Nobel Faces

Kategorien: Sonstige.

Titel: Nobel Faces (1. Auflage)
Autor: Peter Badge
Verlag: Wiley & Sons
Preis: 69,95 EUR
Seitenzahl: 628
ISBN: 9783527406784
Bewertung:

Inhalt

Bei diesem Buch handelt es sich erfrischenderweise mal nicht um ein Lehrbuch, bei dem gilt, möglichst viel des Inhaltes in sich aufzusaugen und dann die prüfungs- und/oder lebensrelevanten Details zu behalten.Als für Mediziner relevant könnte man die Informationen in diesem Buch allerdings schon bezeichnen, denn nicht wenige der Damen und Herren, die in diesem Buch vorgestellt werden, sind selbst Mediziner. Und ein noch größerer Teil beschäftigt sich zumindest mit ähnlichen Themen.

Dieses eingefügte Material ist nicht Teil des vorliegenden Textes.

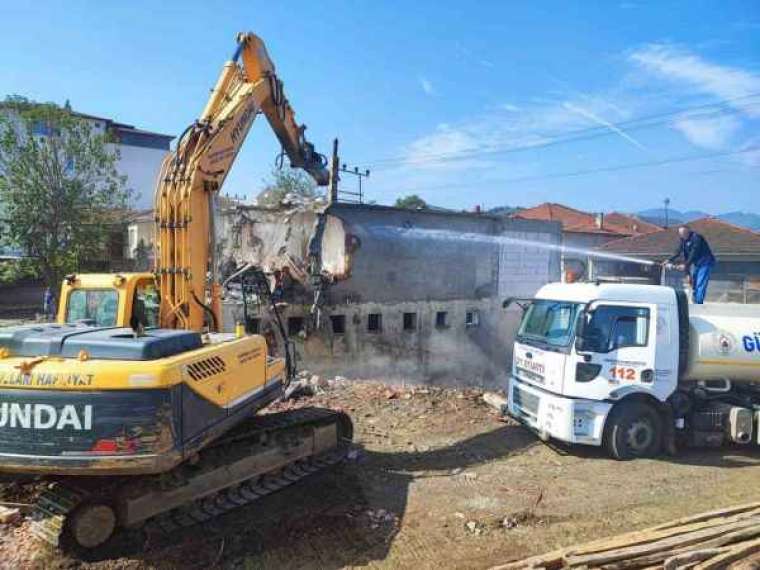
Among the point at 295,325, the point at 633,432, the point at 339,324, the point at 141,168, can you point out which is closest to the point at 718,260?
the point at 339,324

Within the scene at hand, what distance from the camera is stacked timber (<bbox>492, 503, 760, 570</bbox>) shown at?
5.19 m

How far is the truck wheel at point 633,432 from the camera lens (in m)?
8.60

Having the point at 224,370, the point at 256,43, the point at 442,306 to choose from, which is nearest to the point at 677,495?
the point at 224,370

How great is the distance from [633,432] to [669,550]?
3.45m

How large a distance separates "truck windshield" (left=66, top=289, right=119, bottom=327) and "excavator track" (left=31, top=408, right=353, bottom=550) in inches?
68.4

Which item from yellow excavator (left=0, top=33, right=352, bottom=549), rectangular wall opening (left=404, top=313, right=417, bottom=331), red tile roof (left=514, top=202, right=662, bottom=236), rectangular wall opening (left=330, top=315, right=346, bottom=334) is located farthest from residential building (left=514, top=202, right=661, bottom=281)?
yellow excavator (left=0, top=33, right=352, bottom=549)

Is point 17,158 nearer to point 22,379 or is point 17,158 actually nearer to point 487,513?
point 22,379

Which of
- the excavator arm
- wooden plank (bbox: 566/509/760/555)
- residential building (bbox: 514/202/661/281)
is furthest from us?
residential building (bbox: 514/202/661/281)

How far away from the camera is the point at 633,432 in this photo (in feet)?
28.5

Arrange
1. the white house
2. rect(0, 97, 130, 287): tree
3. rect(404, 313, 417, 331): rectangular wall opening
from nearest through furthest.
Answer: rect(404, 313, 417, 331): rectangular wall opening
rect(0, 97, 130, 287): tree
the white house

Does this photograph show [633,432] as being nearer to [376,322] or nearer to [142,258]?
[376,322]

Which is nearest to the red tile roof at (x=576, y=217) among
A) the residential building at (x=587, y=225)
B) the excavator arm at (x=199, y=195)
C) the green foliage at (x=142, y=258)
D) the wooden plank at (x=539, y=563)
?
the residential building at (x=587, y=225)

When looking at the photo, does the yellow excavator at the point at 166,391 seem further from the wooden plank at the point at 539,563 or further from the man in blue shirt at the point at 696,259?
the man in blue shirt at the point at 696,259

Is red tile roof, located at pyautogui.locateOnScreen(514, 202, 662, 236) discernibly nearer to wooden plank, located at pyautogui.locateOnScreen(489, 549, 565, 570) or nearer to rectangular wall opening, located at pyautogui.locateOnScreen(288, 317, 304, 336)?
rectangular wall opening, located at pyautogui.locateOnScreen(288, 317, 304, 336)
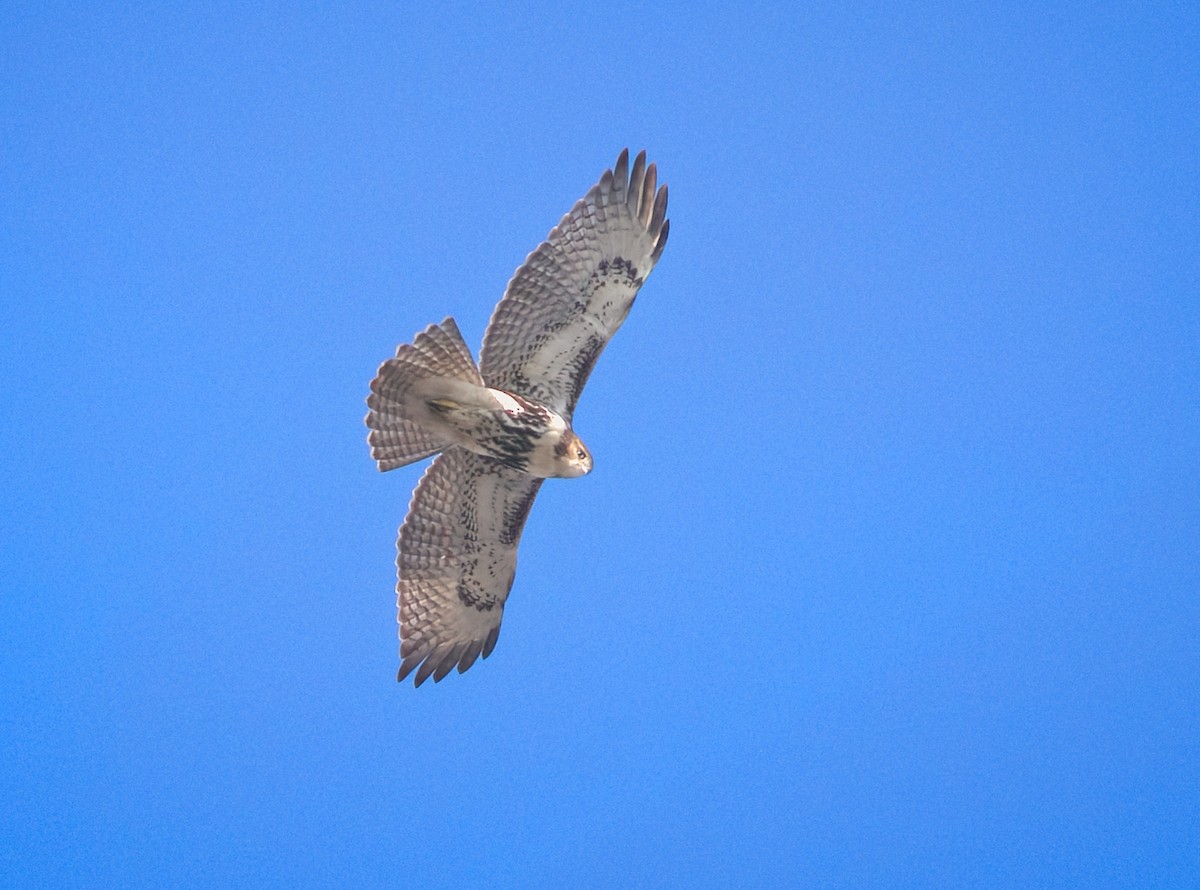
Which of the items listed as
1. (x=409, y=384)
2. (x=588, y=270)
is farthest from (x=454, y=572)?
(x=588, y=270)

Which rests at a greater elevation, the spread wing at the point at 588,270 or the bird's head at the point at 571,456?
the spread wing at the point at 588,270

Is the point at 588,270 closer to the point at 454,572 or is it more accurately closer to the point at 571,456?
the point at 571,456

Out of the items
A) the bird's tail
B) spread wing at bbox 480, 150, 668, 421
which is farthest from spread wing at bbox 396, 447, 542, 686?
spread wing at bbox 480, 150, 668, 421

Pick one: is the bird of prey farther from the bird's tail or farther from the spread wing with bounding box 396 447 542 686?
the spread wing with bounding box 396 447 542 686

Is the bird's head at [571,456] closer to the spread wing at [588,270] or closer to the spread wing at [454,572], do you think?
the spread wing at [588,270]

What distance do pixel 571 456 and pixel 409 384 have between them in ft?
2.46

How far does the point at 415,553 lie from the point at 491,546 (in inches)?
14.2

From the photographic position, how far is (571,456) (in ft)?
23.5

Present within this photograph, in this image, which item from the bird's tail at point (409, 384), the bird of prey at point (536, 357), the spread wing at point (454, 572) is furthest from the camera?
the spread wing at point (454, 572)

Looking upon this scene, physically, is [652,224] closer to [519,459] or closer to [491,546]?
[519,459]

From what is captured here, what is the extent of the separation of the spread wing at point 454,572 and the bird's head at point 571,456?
0.54 meters

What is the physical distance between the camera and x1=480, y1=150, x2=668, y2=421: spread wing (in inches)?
279

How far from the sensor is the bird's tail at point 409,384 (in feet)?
22.7

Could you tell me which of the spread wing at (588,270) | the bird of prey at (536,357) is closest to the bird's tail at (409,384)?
the bird of prey at (536,357)
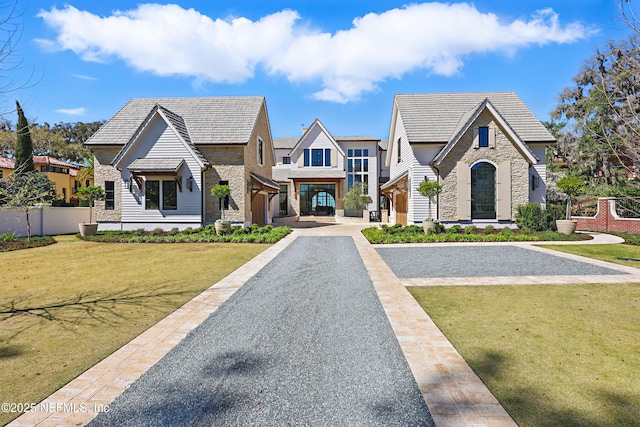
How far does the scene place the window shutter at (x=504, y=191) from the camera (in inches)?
762

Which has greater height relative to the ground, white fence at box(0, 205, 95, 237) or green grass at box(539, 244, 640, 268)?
white fence at box(0, 205, 95, 237)

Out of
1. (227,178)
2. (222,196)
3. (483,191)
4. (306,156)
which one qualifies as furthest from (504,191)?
(306,156)

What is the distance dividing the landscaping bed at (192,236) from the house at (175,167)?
97cm

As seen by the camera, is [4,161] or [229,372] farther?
[4,161]

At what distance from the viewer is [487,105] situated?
19.0 meters

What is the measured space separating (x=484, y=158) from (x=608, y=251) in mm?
8445

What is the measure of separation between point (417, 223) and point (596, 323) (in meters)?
15.4

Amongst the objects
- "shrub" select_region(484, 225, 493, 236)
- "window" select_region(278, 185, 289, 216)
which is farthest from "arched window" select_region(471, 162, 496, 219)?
"window" select_region(278, 185, 289, 216)

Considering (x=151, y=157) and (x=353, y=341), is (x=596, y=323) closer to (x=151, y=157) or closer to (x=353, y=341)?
(x=353, y=341)

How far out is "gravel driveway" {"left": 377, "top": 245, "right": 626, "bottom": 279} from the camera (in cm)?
885

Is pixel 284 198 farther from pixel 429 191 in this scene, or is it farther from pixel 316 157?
pixel 429 191

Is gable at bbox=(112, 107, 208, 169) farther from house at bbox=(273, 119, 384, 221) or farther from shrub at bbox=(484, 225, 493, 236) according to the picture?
shrub at bbox=(484, 225, 493, 236)

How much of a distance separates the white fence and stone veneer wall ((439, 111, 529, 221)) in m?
23.7

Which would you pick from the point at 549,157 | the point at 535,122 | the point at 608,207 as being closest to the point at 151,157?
the point at 535,122
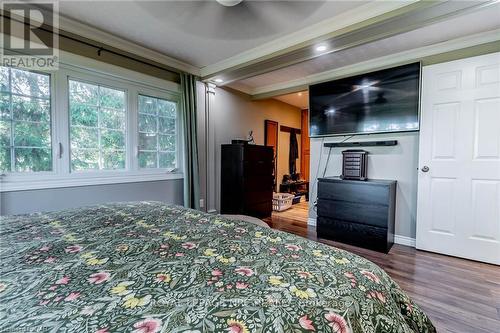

Wie der Titel schon verrät geht es im Buch „Nobel Faces“ um die Gewinner des wohl begehrtesten Forschungspreises, um ihre Arbeit und auch um ihre Leben. Die Zusammenstellung der Personen ist dabei sehr vielseitig, da eben Preisträger aus allen Gebieten forgestellt werden. Alle haben allerdings gemein (zum Teil scheint es das einzige zu sein), dass sie auf ihre Art und Weise und in ihrem Fach eine große Leistung vollbracht haben, die mit dem Nobelpreis geehrt wurde.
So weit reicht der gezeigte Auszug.